Ecommerce is big business nowadays. It’s been estimated that $1.91 trillion was spent globally last year, and over half the world’s internet users now buy online. Yet Census.gov figures suggest only eight per cent of American retail sales last year were made through websites.
While some companies deliberately focus on driving consumers into outlets and stores, others struggle to provide a satisfactory online retail experience. Websites often lack detail on products, registration forms can deter people from signing up, and the threat of fraud hangs heavy in the air. Every hacking story and lost-data scandal erodes public confidence in ecommerce a little further, which is why many online retailers are keen to offer digital payment methods like Stripe and PayPal.
The PayPal vs Stripe debate has raged throughout this decade. Both are online payment tools that have evolved into wider service providers, just as Amazon has grown from being an ecommerce store to a media service and web hosting platform. And while Amazon doesn’t accept PayPal or Stripe payments, millions of other websites do. Designed to reduce bank fraud and simplify online transactions, these payment gateways certainly make ecommerce easier for consumers.
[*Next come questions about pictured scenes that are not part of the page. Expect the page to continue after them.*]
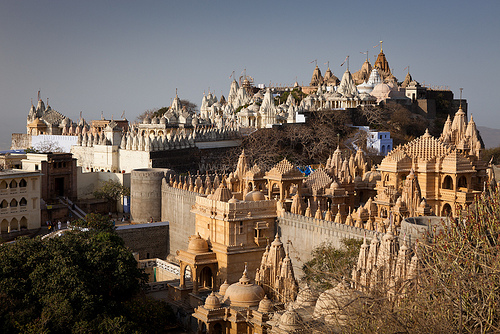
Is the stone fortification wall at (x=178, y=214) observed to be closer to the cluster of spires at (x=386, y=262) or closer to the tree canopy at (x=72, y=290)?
the tree canopy at (x=72, y=290)

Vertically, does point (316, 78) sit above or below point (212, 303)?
above

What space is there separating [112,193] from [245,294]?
67.1 ft

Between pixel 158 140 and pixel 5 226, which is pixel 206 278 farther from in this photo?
pixel 158 140

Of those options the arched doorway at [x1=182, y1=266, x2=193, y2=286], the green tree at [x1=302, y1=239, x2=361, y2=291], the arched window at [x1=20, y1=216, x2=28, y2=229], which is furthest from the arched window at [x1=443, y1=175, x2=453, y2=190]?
the arched window at [x1=20, y1=216, x2=28, y2=229]

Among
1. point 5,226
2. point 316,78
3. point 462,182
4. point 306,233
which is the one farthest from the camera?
point 316,78

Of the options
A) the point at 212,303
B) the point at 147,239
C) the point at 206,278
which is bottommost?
the point at 212,303

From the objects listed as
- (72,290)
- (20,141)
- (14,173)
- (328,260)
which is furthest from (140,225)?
(20,141)

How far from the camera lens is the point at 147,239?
116ft

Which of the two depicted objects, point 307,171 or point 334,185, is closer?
point 334,185

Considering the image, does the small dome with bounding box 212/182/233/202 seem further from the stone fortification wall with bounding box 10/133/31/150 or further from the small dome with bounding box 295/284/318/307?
the stone fortification wall with bounding box 10/133/31/150

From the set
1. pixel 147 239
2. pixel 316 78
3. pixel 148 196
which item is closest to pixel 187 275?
pixel 147 239

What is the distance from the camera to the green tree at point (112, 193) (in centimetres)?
4156

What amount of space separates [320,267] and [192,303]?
427 centimetres

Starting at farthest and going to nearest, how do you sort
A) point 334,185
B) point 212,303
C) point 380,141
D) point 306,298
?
point 380,141 < point 334,185 < point 212,303 < point 306,298
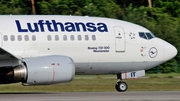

PayPal is the oldest and best-known digital payment platform. Founded in 1998, it has survived endless Noughties phishing scams to provide a streamlined method of taking payments from a bank account without entering sort codes and account numbers. Despite being owned by eBay from its launch until July 2015, PayPal is now an independent company with 188 million users and an estimated value of almost $50 billion.
Stripe is a relative upstart, launched in 2011 with Y Combinator seed funding. Compatible with the controversial Bitcoin digital currency, Stripe is a PayPal clone in many of its processes and methods. Both are compatible with all the main programming languages including C#, Java and PHP.
But what can we learn from a PayPal vs Stripe comparison, and which one should your business be using?
The first comparison in any PayPal vs Stripe head-to-head involves transaction fees for accepting payments. For consumers, there are no charges. For retailers handling less than a million dollars a year, both firms take 2.9 per cent plus thirty cents per successful transaction. However, Stripe provides free services – such as recurring billing and fraud protection – that PayPal currently charges for. Stripe is the only platform compatible with Apple Pay, and PayPal levies premiums for American Express payments while Stripe maintains its basic rate.
From that perspective, any PayPal vs Stripe test clearly favors the latter. Yet PayPal’s thirteen-year head start brings its own advantages. Despite the Apple Pay tie-up, Stripe is less widely adopted and has fewer customer accounts. PayPal has greater public awareness, so offering it at a checkout will appeal to more people. It typically pays out within one business day, whereas Stripe can take two days in the States and up to a week in other countries. For firms reliant on quick payment receipts, this is a significant difference.
However, if you can live with these compromises, Stripe’s advantages begin to stack up. For instance, Stripe.js ensures credit card data is dispatched directly to Stripe without arriving on your server. That guarantees PCI compliance and means server breaches won’t reveal customer data. Stripe also offers PCI-compliant data portability for ecommerce platforms wishing to migrate elsewhere, yet PayPal refuses to release card data. Moving away from PayPal would require every single customer re-registering their details, which is worth bearing in mind before signing up with either company.
PayPal’s poor customer relations have become legendary, despite recent attempts to address historically unreliable email communications and a chronic lack of phone support. Stripe offers a far better support infrastructure, though that’s easier to achieve when a firm is small-time. If Stripe becomes as global as its rival, its own customer experience may begin to struggle. Nonetheless, the presence of an IRC channel is hugely advantageous, as is Stripe’s clean and reliable API. Despite laudable improvements to its own API, PayPal’s interface simply isn’t as intuitive or well-organized – one of many areas where PayPal vs Stripe comparisons favor the latter.